Document segment Start Marker

Example: Encoding x = 6.5

First, we convert 6.5 into binary: - 6 = 4 + 2 = 2^2 + 2^1, so in binary: 110 - 0.5 = 2^{-1}, so in binary: 0.1

Thus, 6.5 in binary is 110.1.

To express this in normalized binary form, we rewrite it as:

6.5 = 1.101 \times 2^2

Here, the exponent e = 2, and the mantissa M = 1.101.

IEEE 754 uses a bias to store only non-negative exponent values. For double-precision (64-bit) floating-point numbers: - The exponent is stored using 11 bits, - The bias is 1023.

So the encoded exponent is:

e_{\text{encoded}} = e + \text{bias} = 2 + 1023 = 1025

This value (1025) is written in binary and stored in the 11-bit exponent field.

The mantissa stores only the fractional part after the leading 1 (which is implicit), so we store 101 (from 1.101) and pad it with zeros to fill the 52-bit mantissa field.

In a dynamic typed language such as Python, the interpreter must operate type checks at runtime for every operation. Then the associated set of instructions for this type should be loaded. Leaving aside typing in Python makes it accessible for beginners. However, this introduces a significant execution time overhead.

Remember

Type inference reduces runtime.

Hinting the type

In the Julia programming language, type information is not mandatory. Let us examine, from the software perspective, how providing hints to the type inference algorithm allows us to maximize fast executing. First, let’s try to understand what the type inference algorithm is trying to do.

a = 2
b = 3
a+b

How does the type inference algorithm proceed on this code snipped?

The value associated to a is the constant integer 2. The value associated to b is the constant integer 3. By the definition of the + operation on two integers, the result is an integer.

Document segment End Marker

→ Activities
1. Answer these questions from the passage on floating-point encoding and type inference:
(a) How many bits hold the exponent in double-precision numbers, and what is the bias?
(b) What encoded exponent does the passage give for 6.5?
(c) In the short code snippet, what value is associated to b?
2. Reproduce word for word the part of the passage on floating-point encoding and type inference starting at "The mantissa stores" and ending at "execution time overhead.".

Given entries Start Marker

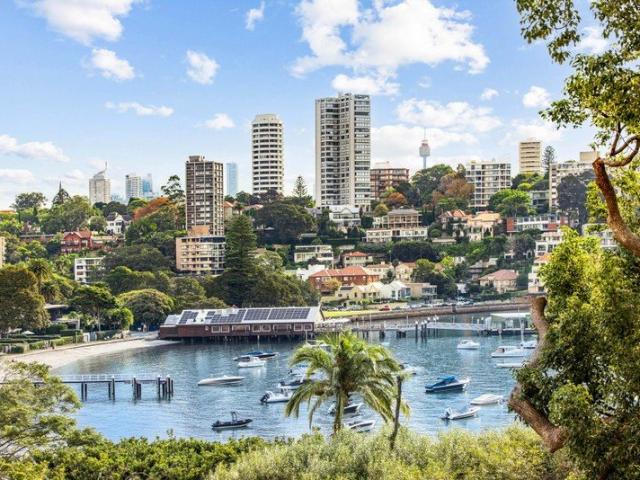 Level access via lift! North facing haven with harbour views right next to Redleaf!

Given entries End Marker
Given entries Start Marker

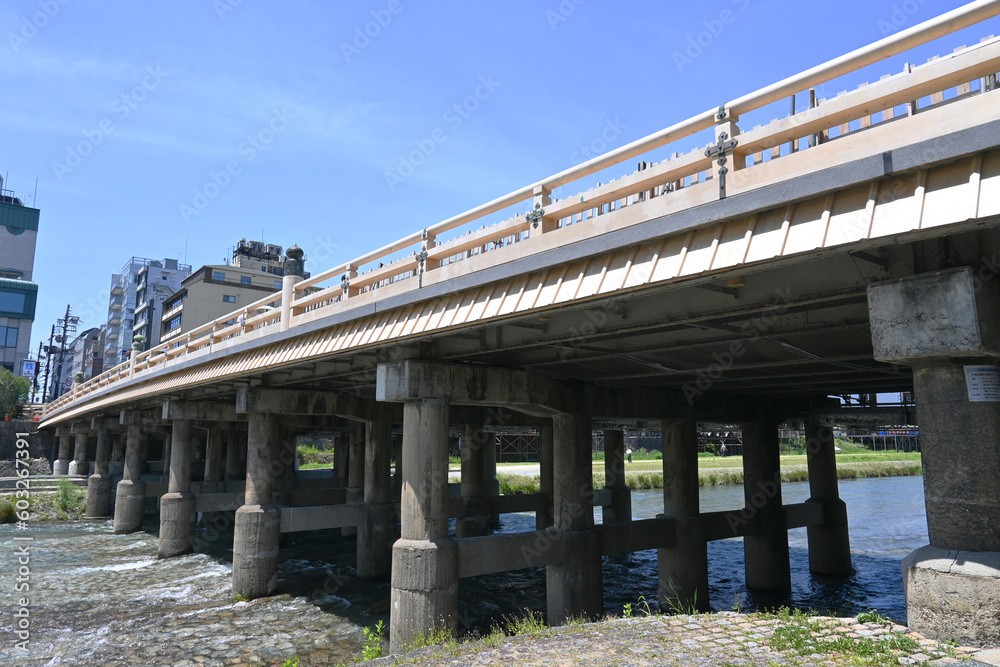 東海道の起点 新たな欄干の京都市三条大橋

Given entries End Marker

→ Expected responses
1.
(a) 11 bits; the bias is 1023.
(b) 1025.
(c) The constant integer 3.

2.
The mantissa stores only the fractional part after the leading 1 (which is implicit), so we store 101 (from 1.101) and pad it with zeros to fill the 52-bit mantissa field.

In a dynamic typed language such as Python, the interpreter must operate type checks at runtime for every operation. Then the associated set of instructions for this type should be loaded. Leaving aside typing in Python makes it accessible for beginners. However, this introduces a significant execution time overhead.